While it isn’t yet law – the exact details are still to be worked out – the Directive is already unpopular, especially in the UK. ‘Alternative’ funds are those that are not already covered by extensive EU legislation and include hedge funds, real estate funds, commodity funds and private equity. The Directive agrees to tighten up the rules on hedge funds, and as most of Europe’s hedge funds are head-quartered out of the UK, British commentators believe there is a risk that London’s financial centre will suffer as firms move out.
In addition, the new rules will prevent a non-EU fund from marketing itself to Europe as a whole. Just because your hedge fund is cleared to do business in one country, doesn’t mean it will have an automatic right to be traded in any of the other EU states. This is the clause that many in the UK find most restrictive, and there is a genuine worry that trading with the US will be affected because of the tighter rules.
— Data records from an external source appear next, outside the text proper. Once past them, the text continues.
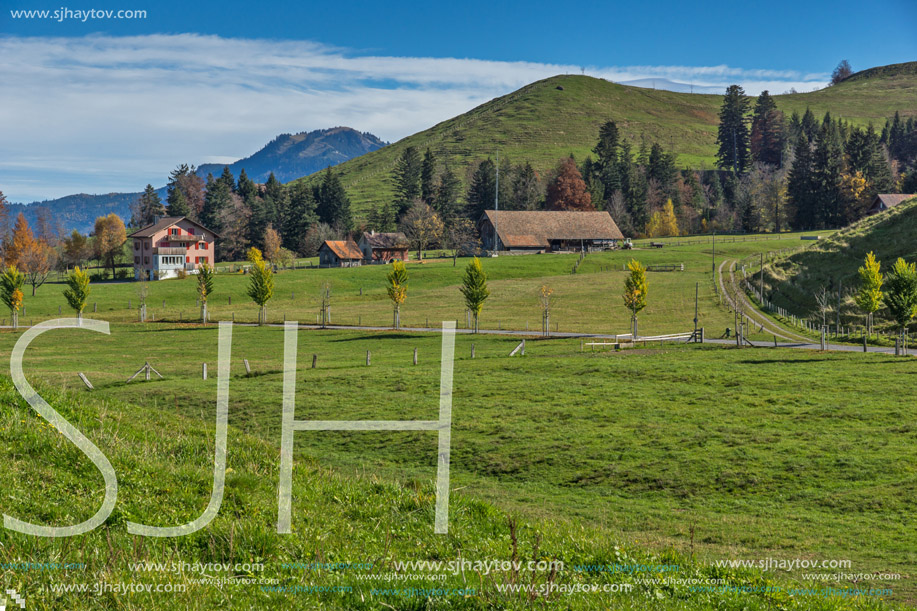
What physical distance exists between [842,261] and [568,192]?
9213 centimetres

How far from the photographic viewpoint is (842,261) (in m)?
82.4

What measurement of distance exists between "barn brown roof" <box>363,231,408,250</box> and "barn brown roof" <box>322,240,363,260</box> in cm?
370

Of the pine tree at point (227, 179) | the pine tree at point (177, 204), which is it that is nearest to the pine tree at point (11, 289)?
the pine tree at point (177, 204)

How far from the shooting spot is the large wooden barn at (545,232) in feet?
470

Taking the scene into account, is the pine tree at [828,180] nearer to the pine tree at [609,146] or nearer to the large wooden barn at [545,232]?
the pine tree at [609,146]

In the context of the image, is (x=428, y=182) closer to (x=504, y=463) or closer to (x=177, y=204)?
(x=177, y=204)

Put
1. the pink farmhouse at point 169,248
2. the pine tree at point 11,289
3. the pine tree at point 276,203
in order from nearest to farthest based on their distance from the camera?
the pine tree at point 11,289, the pink farmhouse at point 169,248, the pine tree at point 276,203

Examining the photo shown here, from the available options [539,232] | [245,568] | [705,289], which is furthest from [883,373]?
[539,232]

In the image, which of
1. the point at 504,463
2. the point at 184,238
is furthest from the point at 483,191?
the point at 504,463

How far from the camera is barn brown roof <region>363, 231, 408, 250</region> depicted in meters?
147

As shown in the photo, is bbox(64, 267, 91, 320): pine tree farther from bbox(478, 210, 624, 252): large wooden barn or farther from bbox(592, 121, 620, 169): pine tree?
bbox(592, 121, 620, 169): pine tree

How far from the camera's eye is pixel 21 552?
6762 millimetres

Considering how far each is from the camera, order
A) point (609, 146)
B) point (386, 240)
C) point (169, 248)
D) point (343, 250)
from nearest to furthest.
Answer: point (169, 248) < point (343, 250) < point (386, 240) < point (609, 146)

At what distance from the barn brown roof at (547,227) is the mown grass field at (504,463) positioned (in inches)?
3312
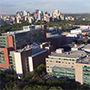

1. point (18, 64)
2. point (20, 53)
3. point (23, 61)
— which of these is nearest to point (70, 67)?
point (23, 61)

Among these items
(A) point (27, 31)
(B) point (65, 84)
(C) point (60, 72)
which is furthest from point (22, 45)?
(B) point (65, 84)

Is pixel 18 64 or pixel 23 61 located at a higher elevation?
pixel 23 61

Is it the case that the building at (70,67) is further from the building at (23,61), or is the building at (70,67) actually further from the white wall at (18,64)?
the white wall at (18,64)

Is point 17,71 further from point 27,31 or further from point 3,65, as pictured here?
point 27,31

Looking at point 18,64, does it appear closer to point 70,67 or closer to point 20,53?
point 20,53

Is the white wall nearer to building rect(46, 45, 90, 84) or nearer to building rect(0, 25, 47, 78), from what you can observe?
building rect(0, 25, 47, 78)

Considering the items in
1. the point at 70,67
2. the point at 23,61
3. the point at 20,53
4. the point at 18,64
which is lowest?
the point at 18,64

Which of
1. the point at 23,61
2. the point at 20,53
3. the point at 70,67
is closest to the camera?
the point at 70,67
However, it’s not all bad news. “In several areas we have secured significant improvements, including greater proportionality for small funds, greater clarity and flexibility in depositary liability requirements, and the removal of the more burdensome private equity requirements,” says Sharon Bowles, Liberal Democrat MEP and Committee Chair. “I welcome the several workable and sensible changes introduced in this report and think that when these are merged with the [European] Council’s report we will be 90% of the way towards a very good text. My liberal colleagues and I have worked very hard to improve the proposed AIFM Directive and ensure that it finds the right balance between regulating the fund industry and ensuring that it can still be successful.”